Data provided:
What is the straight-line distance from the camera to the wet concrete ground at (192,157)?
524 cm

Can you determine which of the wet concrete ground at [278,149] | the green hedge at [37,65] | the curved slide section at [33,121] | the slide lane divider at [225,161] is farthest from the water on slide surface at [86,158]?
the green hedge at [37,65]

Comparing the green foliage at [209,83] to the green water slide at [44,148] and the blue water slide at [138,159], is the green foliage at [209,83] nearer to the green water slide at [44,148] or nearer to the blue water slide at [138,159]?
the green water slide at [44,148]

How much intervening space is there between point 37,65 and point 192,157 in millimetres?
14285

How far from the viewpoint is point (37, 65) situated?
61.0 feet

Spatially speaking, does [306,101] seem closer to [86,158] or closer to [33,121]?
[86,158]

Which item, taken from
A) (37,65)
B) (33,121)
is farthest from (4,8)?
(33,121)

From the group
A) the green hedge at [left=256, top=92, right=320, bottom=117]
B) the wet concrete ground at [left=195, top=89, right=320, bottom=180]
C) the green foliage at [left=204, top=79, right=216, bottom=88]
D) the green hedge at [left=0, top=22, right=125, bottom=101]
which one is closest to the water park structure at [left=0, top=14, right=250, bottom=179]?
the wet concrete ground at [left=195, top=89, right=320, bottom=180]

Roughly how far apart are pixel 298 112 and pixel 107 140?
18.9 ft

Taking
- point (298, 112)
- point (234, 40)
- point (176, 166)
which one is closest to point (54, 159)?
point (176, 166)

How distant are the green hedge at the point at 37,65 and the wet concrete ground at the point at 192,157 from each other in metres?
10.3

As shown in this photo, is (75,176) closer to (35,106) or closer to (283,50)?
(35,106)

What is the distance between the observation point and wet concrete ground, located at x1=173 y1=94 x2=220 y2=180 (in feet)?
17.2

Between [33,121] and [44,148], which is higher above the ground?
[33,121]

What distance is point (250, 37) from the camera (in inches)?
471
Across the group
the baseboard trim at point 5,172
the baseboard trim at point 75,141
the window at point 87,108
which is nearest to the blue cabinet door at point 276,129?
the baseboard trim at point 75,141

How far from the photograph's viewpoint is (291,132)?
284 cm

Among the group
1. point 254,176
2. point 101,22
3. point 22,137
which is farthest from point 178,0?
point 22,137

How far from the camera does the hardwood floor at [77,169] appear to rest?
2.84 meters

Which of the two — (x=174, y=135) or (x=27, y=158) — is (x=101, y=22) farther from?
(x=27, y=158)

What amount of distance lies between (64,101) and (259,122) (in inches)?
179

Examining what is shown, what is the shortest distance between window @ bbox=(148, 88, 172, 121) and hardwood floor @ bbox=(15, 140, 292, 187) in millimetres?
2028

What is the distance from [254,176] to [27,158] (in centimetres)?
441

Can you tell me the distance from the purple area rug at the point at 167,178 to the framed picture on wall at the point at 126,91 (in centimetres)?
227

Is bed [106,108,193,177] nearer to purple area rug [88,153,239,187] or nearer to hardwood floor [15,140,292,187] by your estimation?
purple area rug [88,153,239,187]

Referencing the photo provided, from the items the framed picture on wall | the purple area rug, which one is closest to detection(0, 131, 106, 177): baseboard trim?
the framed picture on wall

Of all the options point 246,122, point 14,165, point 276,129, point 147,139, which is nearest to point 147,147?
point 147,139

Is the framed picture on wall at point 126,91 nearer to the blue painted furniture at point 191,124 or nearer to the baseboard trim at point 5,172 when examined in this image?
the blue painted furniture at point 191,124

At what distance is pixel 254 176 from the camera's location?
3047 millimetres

Given task: Everything from the line containing "Referencing the photo" to the end of the data above should be quoted exactly, please, both ends included, and nothing outside that span.

Correct answer:
Referencing the photo provided, from the items the framed picture on wall | the purple area rug, which one is closest to detection(0, 131, 106, 177): baseboard trim?
the framed picture on wall

Of all the options point 246,122, point 14,165, point 276,129, point 147,139, which is nearest to point 147,147?
point 147,139

Is the framed picture on wall at point 126,91 nearer to the blue painted furniture at point 191,124 or nearer to the baseboard trim at point 5,172 when examined in this image?
the blue painted furniture at point 191,124

At what distance is pixel 254 176 from the camera's location?
3047 millimetres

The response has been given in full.